Depuis, Guillaume et Benjamin se sont attelés, aidés en cela par une bande de potes, dont Anthonin des Bewitched Hands, autre groupe rémois de valeur, ou encore Gonzales, Tim de Wave Machines ou encore Esser, à nous préparer ce premier long jet d’une perfection totale, que ce soit dans l’apaisement (Crack my bones et sa pop légère) ou sous le joug d’une énergie débridée (Time to dance et ses prétentions post-punk dansantes, ainsi que ses voix entremêlées et ses sons délicieux dont l’omniprésence rend ce morceau indispensable).
Une diversité de styles maitrisée à souhait est à mettre en avant; on passe par exemple d’un Cliché electro-soul enivrant à ce Crack my bones à la vêture quasi trip-hop, The Shoes ayant le don d’instaurer de façon récurrente des décors musicaux somptueux.

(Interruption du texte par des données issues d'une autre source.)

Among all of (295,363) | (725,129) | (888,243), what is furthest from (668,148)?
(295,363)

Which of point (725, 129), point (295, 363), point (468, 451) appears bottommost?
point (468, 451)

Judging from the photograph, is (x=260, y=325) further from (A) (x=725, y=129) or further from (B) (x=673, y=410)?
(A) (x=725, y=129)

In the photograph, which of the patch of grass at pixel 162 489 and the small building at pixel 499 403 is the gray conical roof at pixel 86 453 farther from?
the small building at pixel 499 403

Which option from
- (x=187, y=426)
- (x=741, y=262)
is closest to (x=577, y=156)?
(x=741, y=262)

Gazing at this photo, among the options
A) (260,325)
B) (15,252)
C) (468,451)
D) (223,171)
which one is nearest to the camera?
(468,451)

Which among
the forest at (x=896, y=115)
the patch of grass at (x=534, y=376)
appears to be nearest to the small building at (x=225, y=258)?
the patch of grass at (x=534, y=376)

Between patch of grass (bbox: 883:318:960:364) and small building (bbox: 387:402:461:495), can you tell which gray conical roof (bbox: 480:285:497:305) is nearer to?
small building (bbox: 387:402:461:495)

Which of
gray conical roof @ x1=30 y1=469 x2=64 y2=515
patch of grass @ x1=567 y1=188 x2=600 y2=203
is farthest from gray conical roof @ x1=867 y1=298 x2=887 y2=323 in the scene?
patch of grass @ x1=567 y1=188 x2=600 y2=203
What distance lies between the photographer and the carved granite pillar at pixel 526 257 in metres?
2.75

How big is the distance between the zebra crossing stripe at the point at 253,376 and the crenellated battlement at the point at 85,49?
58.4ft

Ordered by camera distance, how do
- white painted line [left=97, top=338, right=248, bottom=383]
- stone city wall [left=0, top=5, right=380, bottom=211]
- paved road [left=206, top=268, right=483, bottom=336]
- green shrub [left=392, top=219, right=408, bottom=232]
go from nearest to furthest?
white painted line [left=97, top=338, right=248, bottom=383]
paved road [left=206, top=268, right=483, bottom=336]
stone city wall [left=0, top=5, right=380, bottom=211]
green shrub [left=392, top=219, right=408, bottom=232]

Et le procédé n’entache en rien la tenue de l’ensemble et sa complémentarité, Bored succédant à ces deux titres, drapé d’atours electro-cold et d’intonations 80’s, avec le plus grand naturel.
Ailleurs, on profite pleinement de Stay the same, excellente ouverture qu’Esser rend meilleure encore, exercice electro-pop agité, aux sonorités justes et ingénieuses, ou d’un Cover your eyes ou la paire est épaulée par Tim et sert un essai pop aux relents funky auquel on succombe bien vite. La haute qualité des ornements liés à chaque plage contribue à parfaire le tout, également au sommet sur un People movin’ sur lequel l’electro des Champenois cohabite avec, comme sur Cover your eyes, des instants funky, et qui vient magnifier cette triplette introductive imparable.
Aussi dansant que pensé, Crack my bones recèle aussi un Wastin’ time à la mélancolie magique sur son intro, dont les choeurs et la pop désabusée, malmenée par des percussions mises en avant, font merveille. Sa fin de parcours, impulsée par The wolf under the moon et son rythme vif, bien breaké par le piano de Gonzales, les chants simultanément rêveurs et enlevés, allant de pair, venant créditer d’autant plus cette dernière ligne droite. Celle-ci prenant fin sur Investigator (s’il s’agit d’investigations sonores, on soulignera à quel point elles sont, pour le coup, porteuses et réussies), dont l’electro porté par des basses charnues, doublées de percus en cascades, suscite le même émerveillement qu’à l’occasion des neuf autres chansons.
A l’aise et ingénieux quel que soit le style pratiqué, The Shoes signe de toute évidence l’opus parfait, face auquel on ne peut rester immobile ni indifférent et qui, non-content de recourir à des genres différents et bien investis, démontre une étonnante faculté à tirer le meilleur de ceux-ci pour imposer, au final, une alchimie personnelle diablement persuasive.